It’s a chilly December night, and a heavy blanket of snow has fallen upon the quaint town of Skavböke. With doors unlocked and car keys idly sitting in the ignition, the locals sleep peacefully – because this is a safe place. For now, they are blissfully unaware of the car that is crashed against a tree by a nearby field, steering wheel marked with blood, the lifeless body of an 18-year-old boy in the trunk.

As the 1990’s draw to a close, eighteen-year-old Mikael Söderström is found brutally murdered, leaving the town in shock. The case lands on the desk of Siri Bengtsson, a young police officer, and Gerd Pettersson, a seasoned veteran investigator, who soon realize that there is more to this crime than meets the eye. And they keep returning to two young men: Sander Eriksson and Killian Persson.

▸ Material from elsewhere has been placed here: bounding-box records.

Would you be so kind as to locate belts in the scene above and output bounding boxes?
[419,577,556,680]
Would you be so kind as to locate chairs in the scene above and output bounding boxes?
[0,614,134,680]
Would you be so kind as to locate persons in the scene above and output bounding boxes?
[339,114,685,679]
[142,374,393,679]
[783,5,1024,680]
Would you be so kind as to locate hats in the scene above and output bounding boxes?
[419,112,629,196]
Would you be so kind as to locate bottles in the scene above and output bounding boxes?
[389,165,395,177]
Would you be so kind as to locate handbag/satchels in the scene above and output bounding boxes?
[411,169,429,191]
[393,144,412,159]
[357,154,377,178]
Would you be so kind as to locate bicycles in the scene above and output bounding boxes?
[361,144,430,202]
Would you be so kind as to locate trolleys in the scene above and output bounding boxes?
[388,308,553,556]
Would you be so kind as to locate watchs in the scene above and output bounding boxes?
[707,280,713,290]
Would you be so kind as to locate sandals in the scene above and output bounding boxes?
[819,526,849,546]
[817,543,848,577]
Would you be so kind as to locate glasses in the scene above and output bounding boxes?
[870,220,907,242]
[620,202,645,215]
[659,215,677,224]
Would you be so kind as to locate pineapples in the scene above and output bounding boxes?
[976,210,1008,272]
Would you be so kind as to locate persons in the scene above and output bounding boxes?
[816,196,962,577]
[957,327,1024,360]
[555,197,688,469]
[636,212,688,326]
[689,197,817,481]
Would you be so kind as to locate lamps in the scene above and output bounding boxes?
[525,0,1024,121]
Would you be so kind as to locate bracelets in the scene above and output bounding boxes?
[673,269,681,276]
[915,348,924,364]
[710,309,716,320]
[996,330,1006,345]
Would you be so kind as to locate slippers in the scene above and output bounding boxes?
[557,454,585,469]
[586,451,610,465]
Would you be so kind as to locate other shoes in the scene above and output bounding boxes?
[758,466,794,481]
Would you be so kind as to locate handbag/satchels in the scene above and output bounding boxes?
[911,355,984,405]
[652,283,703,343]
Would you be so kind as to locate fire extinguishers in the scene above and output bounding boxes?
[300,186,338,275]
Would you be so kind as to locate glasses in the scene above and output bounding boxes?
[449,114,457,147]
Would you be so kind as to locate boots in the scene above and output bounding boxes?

Those who knew Sander and Killian said they were inseparable. Though polar opposites, they had been best friends since anyone could remember, and could always be seen walking side by side. But now their differing dreams for the future is causing a rift between them. While Sander is eager to get out of town and head to university in Stockholm, Killian wants to stay in Skavböke, start a family and find work locally. On the night of the murder, they both attendthe same party as the victim, Mikael, and a number of traces lead the police to Killian. But when Killian is found dead after a car accident on Christmas Day morning, the police are left without a suspect and the case remains officially unsolved.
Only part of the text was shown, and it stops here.